◆ **TEXTE À LIRE**
Peu de temps après, Ella a commencé à chanter une interprétation de la chanson (If You Can’t Sing It) You Have to Swing It. À cette époque, l’ère des grands orchestres de swing changeait et l’accent était mis sur le bebop. Ella a joué avec ce nouveau style, utilisant souvent sa voix pour jouer le rôle d’un autre cor dans le groupe. You Have to Swing It est l’une des premières fois où elle a commencé à expérimenter le chant scat, et son improvisation et sa vocalisation ont enthousiasmé les fans. Tout au long de sa carrière, Ella maîtrisera le chant scat, le transformant en une forme d’art.

En 1938, à l’âge de 21 ans, Ella enregistre une version ludique de la comptine A-Tisket, A-Tasket. L’album s’est vendu à un million d’exemplaires, a atteint la première place et est resté dans le hit-parade pop pendant 17 semaines. Tout à coup, Ella Fitzgerald est célèbre.

Biographie : La révélation

Le 16 juin 1939, Ella est endeuillée par la perte de son mentor Chick Webb. En son absence, le groupe est rebaptisé « Ella Fitzgerald and her Famous Band », et Ella assume la tâche écrasante de chef d’orchestre.

Peut-être à la recherche de stabilité et de protection, Ella épousa Benny Kornegay, un docker local qui la poursuivait. En apprenant que Kornegay avait des antécédents criminels, Ella a compris que cette relation était une erreur et a fait annuler le mariage.

Lors d’une tournée avec le groupe de Dizzy Gillespie en 1946, Ella est tombée amoureuse du bassiste Ray Brown. Ils se sont mariés et ont adopté un fils, qu’ils ont appelé Ray Jr.

◆ **CONSIGNE**
Recopiez mot pour mot le passage du texte sur Ella Fitzgerald qui va de « Le 16 juin 1939, Ella » jusqu'à « appelé Ray Jr. » inclus.

(Entrées de données recueillies)
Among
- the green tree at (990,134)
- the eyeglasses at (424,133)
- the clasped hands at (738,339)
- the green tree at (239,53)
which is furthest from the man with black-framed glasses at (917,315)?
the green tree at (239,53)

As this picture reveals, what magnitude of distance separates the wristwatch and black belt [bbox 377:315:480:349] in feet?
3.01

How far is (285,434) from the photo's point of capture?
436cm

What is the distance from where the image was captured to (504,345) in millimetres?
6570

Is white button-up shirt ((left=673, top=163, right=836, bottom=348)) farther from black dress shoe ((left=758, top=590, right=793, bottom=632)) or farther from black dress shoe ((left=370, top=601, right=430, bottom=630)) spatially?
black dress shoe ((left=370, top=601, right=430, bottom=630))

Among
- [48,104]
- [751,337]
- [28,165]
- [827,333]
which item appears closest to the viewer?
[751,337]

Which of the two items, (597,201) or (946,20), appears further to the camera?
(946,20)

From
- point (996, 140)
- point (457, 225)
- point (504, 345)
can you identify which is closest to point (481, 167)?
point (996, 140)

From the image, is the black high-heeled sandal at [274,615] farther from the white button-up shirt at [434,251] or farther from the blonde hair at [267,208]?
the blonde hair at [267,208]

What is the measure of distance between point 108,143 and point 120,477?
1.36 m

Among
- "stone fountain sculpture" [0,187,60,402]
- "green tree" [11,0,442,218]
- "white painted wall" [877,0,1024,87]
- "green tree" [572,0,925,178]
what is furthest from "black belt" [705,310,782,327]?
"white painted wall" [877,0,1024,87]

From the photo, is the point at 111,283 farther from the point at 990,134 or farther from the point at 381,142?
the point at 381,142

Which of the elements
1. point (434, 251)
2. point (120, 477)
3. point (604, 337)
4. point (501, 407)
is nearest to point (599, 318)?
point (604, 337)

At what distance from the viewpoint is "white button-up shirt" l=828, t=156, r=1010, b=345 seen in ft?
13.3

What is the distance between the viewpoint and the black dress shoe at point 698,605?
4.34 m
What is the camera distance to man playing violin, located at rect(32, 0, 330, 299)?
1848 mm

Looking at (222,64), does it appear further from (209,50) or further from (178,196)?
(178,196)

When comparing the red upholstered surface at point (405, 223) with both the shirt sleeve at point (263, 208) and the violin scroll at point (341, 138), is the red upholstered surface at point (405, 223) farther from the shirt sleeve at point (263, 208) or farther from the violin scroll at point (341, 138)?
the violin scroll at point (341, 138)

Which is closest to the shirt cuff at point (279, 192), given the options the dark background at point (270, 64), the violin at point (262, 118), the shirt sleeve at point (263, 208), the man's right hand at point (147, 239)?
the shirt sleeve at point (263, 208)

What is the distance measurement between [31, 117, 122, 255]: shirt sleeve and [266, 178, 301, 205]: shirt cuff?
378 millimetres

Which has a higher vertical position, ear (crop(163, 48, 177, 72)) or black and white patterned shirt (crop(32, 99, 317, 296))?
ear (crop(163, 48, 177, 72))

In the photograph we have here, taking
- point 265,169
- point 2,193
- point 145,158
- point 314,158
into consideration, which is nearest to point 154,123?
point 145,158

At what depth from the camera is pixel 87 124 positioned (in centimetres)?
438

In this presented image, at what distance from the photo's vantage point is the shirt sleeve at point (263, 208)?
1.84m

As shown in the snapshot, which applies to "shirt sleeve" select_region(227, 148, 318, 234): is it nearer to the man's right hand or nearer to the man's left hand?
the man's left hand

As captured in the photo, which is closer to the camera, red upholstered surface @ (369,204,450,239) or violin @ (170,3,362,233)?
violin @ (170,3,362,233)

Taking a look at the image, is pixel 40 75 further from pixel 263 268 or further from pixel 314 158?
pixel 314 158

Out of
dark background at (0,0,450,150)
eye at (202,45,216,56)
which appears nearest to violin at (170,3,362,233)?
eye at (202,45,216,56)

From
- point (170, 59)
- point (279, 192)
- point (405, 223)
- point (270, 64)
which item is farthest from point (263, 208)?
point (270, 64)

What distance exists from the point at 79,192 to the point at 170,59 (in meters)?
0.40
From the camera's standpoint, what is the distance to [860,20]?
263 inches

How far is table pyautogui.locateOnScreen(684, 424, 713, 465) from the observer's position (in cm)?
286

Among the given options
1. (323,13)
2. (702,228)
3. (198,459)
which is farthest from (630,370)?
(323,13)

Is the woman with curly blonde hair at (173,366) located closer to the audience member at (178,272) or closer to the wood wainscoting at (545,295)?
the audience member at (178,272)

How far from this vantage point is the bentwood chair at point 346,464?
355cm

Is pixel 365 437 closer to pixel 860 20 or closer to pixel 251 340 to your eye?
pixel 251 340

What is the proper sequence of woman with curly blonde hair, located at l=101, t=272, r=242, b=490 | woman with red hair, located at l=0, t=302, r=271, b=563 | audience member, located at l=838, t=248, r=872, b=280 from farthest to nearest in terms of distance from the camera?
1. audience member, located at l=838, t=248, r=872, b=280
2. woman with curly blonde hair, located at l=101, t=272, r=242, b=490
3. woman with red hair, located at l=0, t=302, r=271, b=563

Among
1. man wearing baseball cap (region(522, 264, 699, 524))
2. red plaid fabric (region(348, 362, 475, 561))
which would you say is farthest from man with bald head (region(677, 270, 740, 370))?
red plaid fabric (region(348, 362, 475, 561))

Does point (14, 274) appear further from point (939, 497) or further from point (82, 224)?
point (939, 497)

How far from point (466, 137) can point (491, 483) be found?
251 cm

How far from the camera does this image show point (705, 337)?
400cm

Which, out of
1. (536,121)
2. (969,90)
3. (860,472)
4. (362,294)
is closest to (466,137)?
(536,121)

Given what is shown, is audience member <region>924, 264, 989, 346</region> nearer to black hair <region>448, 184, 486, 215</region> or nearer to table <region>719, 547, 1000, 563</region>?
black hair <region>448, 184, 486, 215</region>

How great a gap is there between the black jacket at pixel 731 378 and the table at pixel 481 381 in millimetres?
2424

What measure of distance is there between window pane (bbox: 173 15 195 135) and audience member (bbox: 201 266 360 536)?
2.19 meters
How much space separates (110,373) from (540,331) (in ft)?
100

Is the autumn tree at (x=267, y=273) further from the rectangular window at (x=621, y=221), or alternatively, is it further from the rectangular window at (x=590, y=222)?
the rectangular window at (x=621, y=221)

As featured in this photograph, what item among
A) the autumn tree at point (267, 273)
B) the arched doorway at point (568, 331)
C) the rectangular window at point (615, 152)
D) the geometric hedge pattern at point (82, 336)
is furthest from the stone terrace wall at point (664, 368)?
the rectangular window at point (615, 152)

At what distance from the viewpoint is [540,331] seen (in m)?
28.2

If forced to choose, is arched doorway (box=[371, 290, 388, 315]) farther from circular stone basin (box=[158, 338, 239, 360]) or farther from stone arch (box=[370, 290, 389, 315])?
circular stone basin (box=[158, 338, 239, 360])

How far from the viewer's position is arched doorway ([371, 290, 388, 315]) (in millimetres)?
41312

◆ **RÉPONSE COMPLÈTE**
Le 16 juin 1939, Ella est endeuillée par la perte de son mentor Chick Webb. En son absence, le groupe est rebaptisé « Ella Fitzgerald and her Famous Band », et Ella assume la tâche écrasante de chef d’orchestre.

Peut-être à la recherche de stabilité et de protection, Ella épousa Benny Kornegay, un docker local qui la poursuivait. En apprenant que Kornegay avait des antécédents criminels, Ella a compris que cette relation était une erreur et a fait annuler le mariage.

Lors d’une tournée avec le groupe de Dizzy Gillespie en 1946, Ella est tombée amoureuse du bassiste Ray Brown. Ils se sont mariés et ont adopté un fils, qu’ils ont appelé Ray Jr.